_WRITTEN REQUEST 1:_
According to the forum thread on chainless shaft drives, what does Junkhunter believe most shaft drive bikes do not have?
_WRITTEN REQUEST 2:_
In the forum thread on chainless shaft drives, translate this sentence into Spanish: "I haven't personally ridden one for any distance, and don't think I would really want to try."
_WRITTEN REQUEST 3:_
Reproduce the shaft drive thread from "# Opinions wanted" up to and including "Thanks in advance.".

# Opinions wanted on chainless shaft drives



## Ed Minas (Jan 15, 2017)

I would like some input from those with much more experience on TOC bikes than I have.
There is no doubt that chainless bikes are cool and desirable, but do they make good riders?  I have heard that they can be finicky.   Has anyone who owns one ridden it for any distance?  Would be reasonable to ride it on a century ride? 

Inquiring minds need to know.

Thanks in advance.


----------



## Junkhunter (Jan 15, 2017)

The majority of shaft drive bikes I believe do not have coaster hubs. A coaster hub sure is nice when trying to do a century. On a shaft drive, or a high wheel, there's not a chance to rest your legs. Unless you have coaster pegs and you're going downhill. I haven't personally ridden one for any distance, and don't think I would really want to try. Then again, I'm 56. Just my opinion. Good luck Ed!

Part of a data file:

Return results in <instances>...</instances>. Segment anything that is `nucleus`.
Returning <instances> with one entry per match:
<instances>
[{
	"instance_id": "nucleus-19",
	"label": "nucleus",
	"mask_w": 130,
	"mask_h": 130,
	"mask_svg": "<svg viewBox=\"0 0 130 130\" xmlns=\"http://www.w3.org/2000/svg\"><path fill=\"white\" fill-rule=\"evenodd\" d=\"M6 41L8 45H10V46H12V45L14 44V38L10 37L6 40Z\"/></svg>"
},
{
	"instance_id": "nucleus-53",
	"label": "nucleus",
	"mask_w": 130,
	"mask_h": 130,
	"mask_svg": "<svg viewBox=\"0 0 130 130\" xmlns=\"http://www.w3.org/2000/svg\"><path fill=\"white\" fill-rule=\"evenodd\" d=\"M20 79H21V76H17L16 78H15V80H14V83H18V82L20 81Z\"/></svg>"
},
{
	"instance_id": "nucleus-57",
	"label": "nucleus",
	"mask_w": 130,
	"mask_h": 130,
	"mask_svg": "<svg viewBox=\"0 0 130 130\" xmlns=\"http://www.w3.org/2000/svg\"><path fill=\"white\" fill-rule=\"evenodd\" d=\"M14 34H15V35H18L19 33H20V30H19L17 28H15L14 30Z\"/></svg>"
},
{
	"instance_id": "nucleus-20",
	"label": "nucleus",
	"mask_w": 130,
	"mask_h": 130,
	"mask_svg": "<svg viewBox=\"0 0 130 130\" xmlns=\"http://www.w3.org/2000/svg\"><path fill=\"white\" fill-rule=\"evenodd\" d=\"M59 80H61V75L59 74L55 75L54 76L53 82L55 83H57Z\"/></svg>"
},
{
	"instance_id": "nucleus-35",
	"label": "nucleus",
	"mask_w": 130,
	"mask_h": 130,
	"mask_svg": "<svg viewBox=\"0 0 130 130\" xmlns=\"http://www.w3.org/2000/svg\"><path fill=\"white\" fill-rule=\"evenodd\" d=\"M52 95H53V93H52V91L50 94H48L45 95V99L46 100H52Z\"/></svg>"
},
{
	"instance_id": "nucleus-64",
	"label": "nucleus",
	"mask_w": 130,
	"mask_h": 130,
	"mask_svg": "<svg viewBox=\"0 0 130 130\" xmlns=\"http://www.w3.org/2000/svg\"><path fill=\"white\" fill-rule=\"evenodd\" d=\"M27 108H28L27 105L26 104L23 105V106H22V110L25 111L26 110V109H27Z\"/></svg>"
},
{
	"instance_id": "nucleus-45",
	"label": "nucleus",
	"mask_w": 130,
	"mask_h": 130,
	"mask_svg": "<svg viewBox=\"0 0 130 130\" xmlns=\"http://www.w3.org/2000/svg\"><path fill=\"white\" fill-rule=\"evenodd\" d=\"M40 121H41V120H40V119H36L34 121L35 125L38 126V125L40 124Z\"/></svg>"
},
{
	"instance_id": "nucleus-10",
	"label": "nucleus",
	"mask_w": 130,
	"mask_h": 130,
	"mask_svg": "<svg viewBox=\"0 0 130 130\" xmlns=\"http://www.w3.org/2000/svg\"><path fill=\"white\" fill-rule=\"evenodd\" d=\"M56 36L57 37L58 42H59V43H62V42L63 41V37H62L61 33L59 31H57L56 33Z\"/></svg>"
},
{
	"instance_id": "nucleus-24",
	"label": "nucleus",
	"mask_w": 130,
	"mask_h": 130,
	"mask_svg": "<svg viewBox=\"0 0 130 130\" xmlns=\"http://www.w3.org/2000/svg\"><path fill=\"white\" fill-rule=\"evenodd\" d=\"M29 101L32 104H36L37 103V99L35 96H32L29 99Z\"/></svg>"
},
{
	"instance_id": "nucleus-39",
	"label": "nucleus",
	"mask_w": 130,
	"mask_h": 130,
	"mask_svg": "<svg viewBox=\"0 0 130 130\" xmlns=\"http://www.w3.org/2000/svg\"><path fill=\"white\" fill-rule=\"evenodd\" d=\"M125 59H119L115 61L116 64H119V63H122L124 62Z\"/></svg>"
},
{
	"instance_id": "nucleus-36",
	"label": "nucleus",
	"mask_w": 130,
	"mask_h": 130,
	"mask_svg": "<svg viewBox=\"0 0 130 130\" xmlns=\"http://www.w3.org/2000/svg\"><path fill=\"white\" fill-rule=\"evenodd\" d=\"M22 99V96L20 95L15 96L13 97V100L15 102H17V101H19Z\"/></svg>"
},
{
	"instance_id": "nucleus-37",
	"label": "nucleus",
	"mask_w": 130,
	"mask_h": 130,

_TASK ANSWER 1:_
Coaster hubs.

_TASK ANSWER 2:_
Personalmente no he montado en una durante un trayecto largo, y no creo que de verdad quisiera intentarlo.

_TASK ANSWER 3:_
# Opinions wanted on chainless shaft drives



## Ed Minas (Jan 15, 2017)

I would like some input from those with much more experience on TOC bikes than I have.
There is no doubt that chainless bikes are cool and desirable, but do they make good riders?  I have heard that they can be finicky.   Has anyone who owns one ridden it for any distance?  Would be reasonable to ride it on a century ride? 

Inquiring minds need to know.

Thanks in advance.